Chase of a Gambian citizen
The incident began with a check on migrant farm workers employment conditions and illegal immigration. The officers signaled a car speeding towards Borgo Mezzanone to stop, but rather than stopping, the driver allegedly attempted to run the officers over.
A chase ensued, which continued on country roads and ended when the Gambian citizen driving the car stopped his car in the shantytown near the migrant reception center. The two officers got out of their car and began chasing the man, and managed to stop him despite his resistance as well as that of several migrants who, accoding to police, intervened, kicking and punching the officers to try to help the man escape. Additional police squads arrived to break up the fighting.

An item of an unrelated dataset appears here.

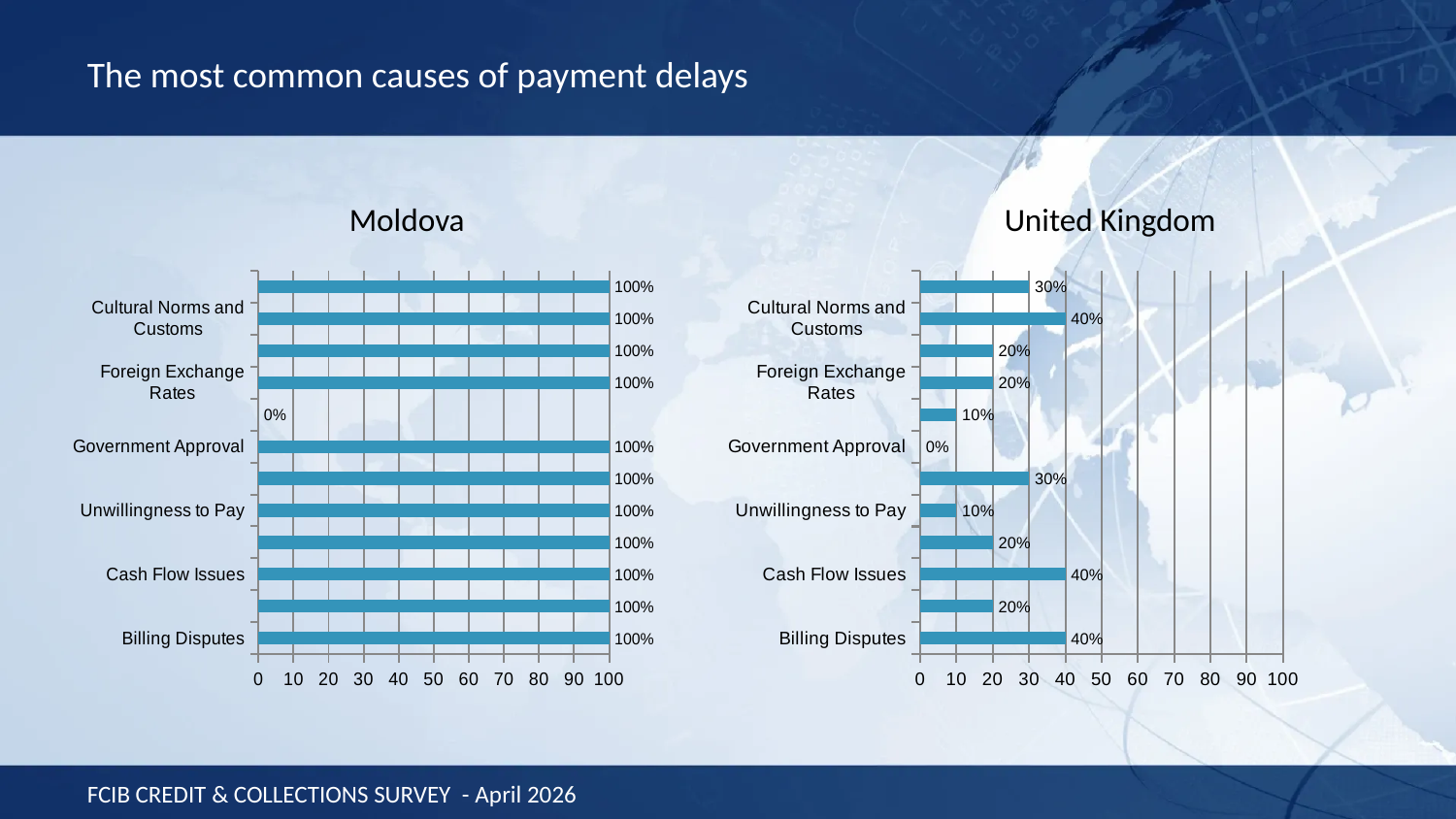
In the Moldova chart, what is the value for Cash Flow Issues? 100% How many category labels are shown on the vertical axis of the United Kingdom chart? 6 In the United Kingdom chart, what is the value for Unwillingness to Pay? 10% In the United Kingdom chart, what is the value for Government Approval? 0% In the United Kingdom chart, which is larger, Billing Disputes or Foreign Exchange Rates? Billing Disputes In the United Kingdom chart, what is the value for Cultural Norms and Customs? 40% In the Moldova chart, what is the value for Billing Disputes? 100% In the United Kingdom chart, what is the difference between Cash Flow Issues and Unwillingness to Pay? 30% What kind of chart is the Moldova chart? bar chart In the United Kingdom chart, what is the value for Foreign Exchange Rates? 20% Is the value for Cash Flow Issues in the Moldova chart greater or less than the value for Cash Flow Issues in the United Kingdom chart? greater In the United Kingdom chart, which labeled category has the lowest value? Government Approval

The Gambian man, Omar Jallow, 26, has a criminal record and was arrested for resisting arrest, violence and wounding a public official.
Police call for increased protection
"The intervention of other squads prevented worse from happening. Episodes like this are not new, and certainly, part of what pushes people like this to commit crimes is the knowledge that they will go unpunished," said Francesco Pulli, national secretary of police union SAP.
"There must be serious penalties for those who do not respect the rules, and there must be better protections for police working on the street, such as tasers, for example. If the opposite had happened, no one would have hesitated to say it was racism. It's time for those who make mistakes to pay, and for the police to be put in a condition to defend themselves and operate in complete safety in situations like this, to give a positive signal to the community," he said.